Second, multi-agent (Multi-agent) development still faces significant challenges. Multi-agent systems represent a highly complex academic research direction, and as agents begin to proliferate in the consumer market, they have become an important technical reality. For example, Stanford's virtual town includes a multi-agent study with 25 agents. However, after the town framework was open-sourced, developer tests showed that a single Agent could consume $20 worth of tokens per day due to the extensive memory and action processing required. This cost exceeds that of many human workers, necessitating subsequent optimization in both Agent frameworks and LLM inference.

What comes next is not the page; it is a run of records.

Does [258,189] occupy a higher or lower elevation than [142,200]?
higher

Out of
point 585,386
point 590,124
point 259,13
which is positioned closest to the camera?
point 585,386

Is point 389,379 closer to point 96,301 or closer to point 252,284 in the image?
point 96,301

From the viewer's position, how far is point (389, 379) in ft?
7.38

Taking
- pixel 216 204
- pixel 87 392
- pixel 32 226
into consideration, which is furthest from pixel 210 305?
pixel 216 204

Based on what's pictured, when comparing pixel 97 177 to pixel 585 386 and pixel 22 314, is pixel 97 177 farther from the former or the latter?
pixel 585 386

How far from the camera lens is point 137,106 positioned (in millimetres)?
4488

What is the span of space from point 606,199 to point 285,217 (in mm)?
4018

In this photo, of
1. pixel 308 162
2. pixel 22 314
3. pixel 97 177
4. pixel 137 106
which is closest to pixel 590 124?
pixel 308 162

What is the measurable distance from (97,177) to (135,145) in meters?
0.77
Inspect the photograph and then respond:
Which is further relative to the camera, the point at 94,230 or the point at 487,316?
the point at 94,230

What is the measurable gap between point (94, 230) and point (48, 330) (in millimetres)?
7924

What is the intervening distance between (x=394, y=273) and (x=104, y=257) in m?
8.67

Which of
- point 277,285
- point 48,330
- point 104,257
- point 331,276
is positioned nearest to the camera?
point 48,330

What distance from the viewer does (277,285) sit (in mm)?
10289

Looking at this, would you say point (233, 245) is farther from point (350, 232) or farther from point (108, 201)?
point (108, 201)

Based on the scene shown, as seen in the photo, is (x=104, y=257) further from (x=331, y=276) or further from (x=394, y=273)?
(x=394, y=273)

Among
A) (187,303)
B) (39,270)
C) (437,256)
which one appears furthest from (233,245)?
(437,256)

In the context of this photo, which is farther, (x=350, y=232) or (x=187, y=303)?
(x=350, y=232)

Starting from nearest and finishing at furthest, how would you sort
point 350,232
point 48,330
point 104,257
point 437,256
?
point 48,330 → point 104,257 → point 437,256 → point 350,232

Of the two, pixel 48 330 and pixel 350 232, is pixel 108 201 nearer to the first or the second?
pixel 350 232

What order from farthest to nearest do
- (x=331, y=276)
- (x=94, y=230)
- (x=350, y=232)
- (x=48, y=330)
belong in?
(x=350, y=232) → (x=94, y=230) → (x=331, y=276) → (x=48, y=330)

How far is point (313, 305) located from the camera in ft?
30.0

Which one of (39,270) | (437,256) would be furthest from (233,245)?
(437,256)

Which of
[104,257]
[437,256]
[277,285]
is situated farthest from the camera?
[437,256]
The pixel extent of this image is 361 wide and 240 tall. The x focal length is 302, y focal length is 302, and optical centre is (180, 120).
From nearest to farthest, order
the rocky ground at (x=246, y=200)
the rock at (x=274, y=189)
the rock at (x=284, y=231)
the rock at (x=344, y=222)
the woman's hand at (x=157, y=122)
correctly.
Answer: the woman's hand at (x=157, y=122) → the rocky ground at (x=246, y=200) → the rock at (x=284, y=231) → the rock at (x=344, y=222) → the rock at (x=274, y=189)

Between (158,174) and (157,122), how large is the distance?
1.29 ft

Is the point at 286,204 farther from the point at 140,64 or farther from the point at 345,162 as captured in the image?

Breaking through the challenges of multi-agent development is a crucial prerequisite for establishing the future Agent Society. Multi-agent collaboration can form the highest form of technological social system—the Agent Society. This society exhibits complex, dynamic, self-organizing, and adaptive characteristics, enabling cooperation, competition, and continuous evolution. Within this system, agents can execute complex and flexible tasks based on goals and environmental changes, engaging in high-level, multi-dimensional interactions and collaborations with humans and other agents. The Agent Society not only aids humanity in exploring and expanding both physical and virtual worlds but also enhances and extends human capabilities and experiences.

Meanwhile, these development trends suggest that AI Agents may face multifaceted challenges such as security and privacy concerns, ethical and accountability issues, as well as economic and social employment impacts.

(1) Security and privacy are critical attributes of intelligent agents, essential for their stable operation and the protection of users and society. These two factors directly influence the trustworthiness and controllability of AI agents. If AI agents encounter vulnerabilities, suffer attacks, or experience data leaks, they may cause harm to users or society. For instance, shortly after the release of OpenAI's GPTs, security vulnerabilities emerged, leading to the leakage of user-uploaded data.

(2) Ethics and accountability are core principles of intelligent agents, determining their values and objectives, as well as their respect and protection for users and society. These principles directly affect the credibility and controllability of intelligent agents. If agents exhibit unfairness, opacity, or unreliability, they may provoke rejection from users or society. Accountability is also a key issue for intelligent agents; unclear or unjust responsibility attribution in human-agent collaboration can lead to severe consequences.

(3) Economic and social employment impact. A significant challenge in future work will be the competition between humans and intelligent agents. For example, the emergence of the AI freelancer platform NexusGPT poses a threat to traditional freelancers. In future workplace collaborations, more and more intelligent agents will appear. Employers, considering efficiency and benefits, may minimize human labor input. As intelligent agent technology matures, we must proactively consider the long-term effects of these technological developments on society and individual careers.